Les “garde-fous” sociaux et environnementaux

Cette seconde partie de notre mémoire entrant dans le cœur du sujet, et ce chapitre précédent l’étude en matière de financement de projets dans la région SEMED par la BERD, il est alors intéressant de s’interroger sur les limites imposées à la Banque (I) et par la Banque (II) en matière environnementale et sociale.
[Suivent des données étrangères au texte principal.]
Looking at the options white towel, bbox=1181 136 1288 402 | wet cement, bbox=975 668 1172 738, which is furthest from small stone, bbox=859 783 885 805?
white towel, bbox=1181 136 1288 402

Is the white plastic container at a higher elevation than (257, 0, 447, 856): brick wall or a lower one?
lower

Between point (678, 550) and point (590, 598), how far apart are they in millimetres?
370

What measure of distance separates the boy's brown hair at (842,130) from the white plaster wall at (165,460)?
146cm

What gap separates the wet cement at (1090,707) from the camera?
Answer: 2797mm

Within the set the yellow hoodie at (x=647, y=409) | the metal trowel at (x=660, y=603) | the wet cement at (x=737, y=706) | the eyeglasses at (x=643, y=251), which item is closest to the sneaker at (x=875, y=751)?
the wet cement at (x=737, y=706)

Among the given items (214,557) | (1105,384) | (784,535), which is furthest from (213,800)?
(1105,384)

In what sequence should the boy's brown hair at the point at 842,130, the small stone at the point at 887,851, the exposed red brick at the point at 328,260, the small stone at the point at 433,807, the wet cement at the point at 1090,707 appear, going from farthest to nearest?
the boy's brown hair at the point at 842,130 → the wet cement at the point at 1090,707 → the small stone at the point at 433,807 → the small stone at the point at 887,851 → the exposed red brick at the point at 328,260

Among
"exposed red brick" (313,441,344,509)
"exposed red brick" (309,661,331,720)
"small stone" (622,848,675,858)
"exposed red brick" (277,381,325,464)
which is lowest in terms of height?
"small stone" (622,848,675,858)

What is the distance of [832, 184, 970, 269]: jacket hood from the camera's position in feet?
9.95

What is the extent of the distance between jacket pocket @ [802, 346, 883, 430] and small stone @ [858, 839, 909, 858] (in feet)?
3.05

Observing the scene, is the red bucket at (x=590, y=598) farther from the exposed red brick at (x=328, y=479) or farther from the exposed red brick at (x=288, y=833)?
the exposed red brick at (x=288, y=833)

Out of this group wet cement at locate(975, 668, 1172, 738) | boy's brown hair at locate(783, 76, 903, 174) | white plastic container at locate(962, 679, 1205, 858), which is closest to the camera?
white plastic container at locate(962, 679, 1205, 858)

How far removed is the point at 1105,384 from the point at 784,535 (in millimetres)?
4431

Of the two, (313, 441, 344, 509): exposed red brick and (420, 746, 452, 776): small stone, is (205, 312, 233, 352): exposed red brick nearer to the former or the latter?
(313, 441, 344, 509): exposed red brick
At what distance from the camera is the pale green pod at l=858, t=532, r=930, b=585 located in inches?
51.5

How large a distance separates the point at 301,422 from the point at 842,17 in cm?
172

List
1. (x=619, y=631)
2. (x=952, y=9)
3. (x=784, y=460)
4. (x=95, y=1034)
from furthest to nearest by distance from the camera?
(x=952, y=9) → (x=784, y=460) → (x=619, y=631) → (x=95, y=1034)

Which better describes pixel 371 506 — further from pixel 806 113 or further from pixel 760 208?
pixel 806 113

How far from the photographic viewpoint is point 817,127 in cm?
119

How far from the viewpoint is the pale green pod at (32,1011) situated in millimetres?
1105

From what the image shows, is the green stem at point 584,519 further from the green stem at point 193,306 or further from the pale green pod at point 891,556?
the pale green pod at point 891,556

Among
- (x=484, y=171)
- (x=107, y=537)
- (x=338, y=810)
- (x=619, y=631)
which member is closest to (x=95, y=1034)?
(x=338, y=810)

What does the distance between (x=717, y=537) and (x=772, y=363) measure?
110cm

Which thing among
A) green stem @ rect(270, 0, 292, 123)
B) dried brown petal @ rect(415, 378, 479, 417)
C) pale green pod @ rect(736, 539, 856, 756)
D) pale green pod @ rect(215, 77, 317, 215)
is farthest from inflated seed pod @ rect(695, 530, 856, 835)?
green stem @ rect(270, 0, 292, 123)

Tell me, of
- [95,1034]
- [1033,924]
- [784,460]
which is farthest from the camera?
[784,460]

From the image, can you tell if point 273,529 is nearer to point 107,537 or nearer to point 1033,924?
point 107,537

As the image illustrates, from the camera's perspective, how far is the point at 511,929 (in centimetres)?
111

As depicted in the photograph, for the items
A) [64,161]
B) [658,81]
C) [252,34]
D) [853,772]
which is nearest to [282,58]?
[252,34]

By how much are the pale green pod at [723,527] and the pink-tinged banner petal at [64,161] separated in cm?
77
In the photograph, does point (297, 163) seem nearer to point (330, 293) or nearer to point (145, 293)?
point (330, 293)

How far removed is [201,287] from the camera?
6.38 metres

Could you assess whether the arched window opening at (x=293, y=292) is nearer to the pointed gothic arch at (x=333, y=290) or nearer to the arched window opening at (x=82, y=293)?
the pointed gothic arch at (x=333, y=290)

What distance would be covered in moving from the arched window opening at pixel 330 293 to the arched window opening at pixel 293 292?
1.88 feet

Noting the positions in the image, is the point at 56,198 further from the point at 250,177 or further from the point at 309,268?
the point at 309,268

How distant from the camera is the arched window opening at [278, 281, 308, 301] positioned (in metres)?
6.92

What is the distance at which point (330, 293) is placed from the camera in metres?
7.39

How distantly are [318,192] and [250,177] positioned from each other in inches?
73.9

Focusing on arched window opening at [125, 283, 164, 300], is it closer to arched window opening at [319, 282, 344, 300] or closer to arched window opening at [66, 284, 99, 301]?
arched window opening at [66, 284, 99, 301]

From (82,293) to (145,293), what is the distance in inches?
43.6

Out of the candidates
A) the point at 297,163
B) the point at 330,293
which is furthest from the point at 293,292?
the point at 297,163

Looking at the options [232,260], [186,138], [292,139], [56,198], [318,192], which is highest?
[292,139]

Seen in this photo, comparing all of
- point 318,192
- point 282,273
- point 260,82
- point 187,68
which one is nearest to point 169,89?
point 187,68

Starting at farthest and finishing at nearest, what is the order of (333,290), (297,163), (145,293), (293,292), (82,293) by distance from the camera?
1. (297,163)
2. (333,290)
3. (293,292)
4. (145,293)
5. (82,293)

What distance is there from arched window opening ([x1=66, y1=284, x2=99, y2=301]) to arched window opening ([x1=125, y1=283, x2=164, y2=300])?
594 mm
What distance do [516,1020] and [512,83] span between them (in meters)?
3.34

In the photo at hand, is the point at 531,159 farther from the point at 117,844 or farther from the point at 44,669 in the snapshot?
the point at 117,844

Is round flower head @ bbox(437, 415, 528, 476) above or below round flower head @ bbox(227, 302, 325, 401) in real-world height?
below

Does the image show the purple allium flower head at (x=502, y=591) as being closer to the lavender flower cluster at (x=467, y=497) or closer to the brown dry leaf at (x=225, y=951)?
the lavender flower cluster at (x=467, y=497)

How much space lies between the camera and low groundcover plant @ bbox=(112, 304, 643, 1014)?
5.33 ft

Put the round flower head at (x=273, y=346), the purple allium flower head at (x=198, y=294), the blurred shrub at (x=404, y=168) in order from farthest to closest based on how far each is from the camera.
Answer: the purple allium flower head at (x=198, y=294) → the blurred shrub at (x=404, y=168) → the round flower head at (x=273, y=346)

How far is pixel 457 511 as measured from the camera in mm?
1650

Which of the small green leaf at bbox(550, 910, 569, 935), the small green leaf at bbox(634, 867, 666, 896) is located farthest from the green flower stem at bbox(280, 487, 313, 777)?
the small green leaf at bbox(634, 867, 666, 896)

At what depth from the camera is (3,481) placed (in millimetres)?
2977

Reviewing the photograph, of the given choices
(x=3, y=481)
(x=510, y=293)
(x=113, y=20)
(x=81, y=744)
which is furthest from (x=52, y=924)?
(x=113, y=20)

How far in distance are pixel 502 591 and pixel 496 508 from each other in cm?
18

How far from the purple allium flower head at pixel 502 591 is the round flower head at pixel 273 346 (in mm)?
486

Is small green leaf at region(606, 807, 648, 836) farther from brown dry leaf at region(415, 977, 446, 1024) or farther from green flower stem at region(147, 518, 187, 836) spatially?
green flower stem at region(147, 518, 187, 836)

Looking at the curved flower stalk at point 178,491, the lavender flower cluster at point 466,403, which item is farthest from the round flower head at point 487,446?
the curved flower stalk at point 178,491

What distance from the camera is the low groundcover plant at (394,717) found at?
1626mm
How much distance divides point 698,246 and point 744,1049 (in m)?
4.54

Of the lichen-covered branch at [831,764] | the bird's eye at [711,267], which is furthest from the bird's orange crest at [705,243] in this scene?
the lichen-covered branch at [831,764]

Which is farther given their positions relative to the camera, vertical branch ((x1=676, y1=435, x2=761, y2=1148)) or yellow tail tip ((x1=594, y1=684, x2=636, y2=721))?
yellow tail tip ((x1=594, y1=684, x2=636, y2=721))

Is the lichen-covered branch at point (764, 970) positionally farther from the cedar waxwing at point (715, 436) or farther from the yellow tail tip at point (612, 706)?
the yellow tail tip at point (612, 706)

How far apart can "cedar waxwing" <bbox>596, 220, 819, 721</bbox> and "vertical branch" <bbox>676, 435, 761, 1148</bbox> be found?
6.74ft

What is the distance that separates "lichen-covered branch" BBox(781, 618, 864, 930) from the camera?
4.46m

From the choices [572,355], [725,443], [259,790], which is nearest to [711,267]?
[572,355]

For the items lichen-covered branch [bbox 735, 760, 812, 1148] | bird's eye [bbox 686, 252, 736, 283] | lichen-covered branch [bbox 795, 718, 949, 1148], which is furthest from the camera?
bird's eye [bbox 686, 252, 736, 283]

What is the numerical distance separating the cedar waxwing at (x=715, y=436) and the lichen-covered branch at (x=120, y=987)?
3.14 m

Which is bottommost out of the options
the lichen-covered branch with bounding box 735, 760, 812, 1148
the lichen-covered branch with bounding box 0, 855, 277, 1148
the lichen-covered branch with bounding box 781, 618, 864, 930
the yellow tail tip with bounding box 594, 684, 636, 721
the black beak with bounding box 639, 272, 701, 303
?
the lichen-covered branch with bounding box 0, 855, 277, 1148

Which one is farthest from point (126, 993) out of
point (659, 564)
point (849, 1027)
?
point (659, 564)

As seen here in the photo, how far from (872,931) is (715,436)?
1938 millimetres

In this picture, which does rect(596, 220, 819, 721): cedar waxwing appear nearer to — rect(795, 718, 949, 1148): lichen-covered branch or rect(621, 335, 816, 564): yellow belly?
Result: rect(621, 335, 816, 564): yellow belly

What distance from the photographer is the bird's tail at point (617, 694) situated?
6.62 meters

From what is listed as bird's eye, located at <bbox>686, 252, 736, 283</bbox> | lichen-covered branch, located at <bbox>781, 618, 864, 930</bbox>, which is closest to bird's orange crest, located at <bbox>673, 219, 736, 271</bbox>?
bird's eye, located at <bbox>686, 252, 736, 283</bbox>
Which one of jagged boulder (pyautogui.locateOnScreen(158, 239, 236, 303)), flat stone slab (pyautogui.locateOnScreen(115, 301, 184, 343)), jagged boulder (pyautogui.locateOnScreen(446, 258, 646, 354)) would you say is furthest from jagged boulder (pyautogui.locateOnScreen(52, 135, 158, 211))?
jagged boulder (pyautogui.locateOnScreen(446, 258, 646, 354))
Une dernière partie nous amènera à nous intéresser à un dispositif commun à la BERD et à la plupart des institutions internationales, l’Etude d’Impact Environnemental, et la manière dont elle est maniée par la BERD, démontrant ainsi ce décalage systématique entretenu entre textes et réalité (III).

Les normes imposées à la BERD en matière environnementale et sociale

La BERD, en tant qu’IFI détenue par ses actionnaires, qui sont donc les Etats bailleurs, est soumise aux directives européennes et standards internationaux en matière environnementale et sociale (a.) mais aussi par ses propres statuts, décidés par le Conseil d’administration de la Banque (b.)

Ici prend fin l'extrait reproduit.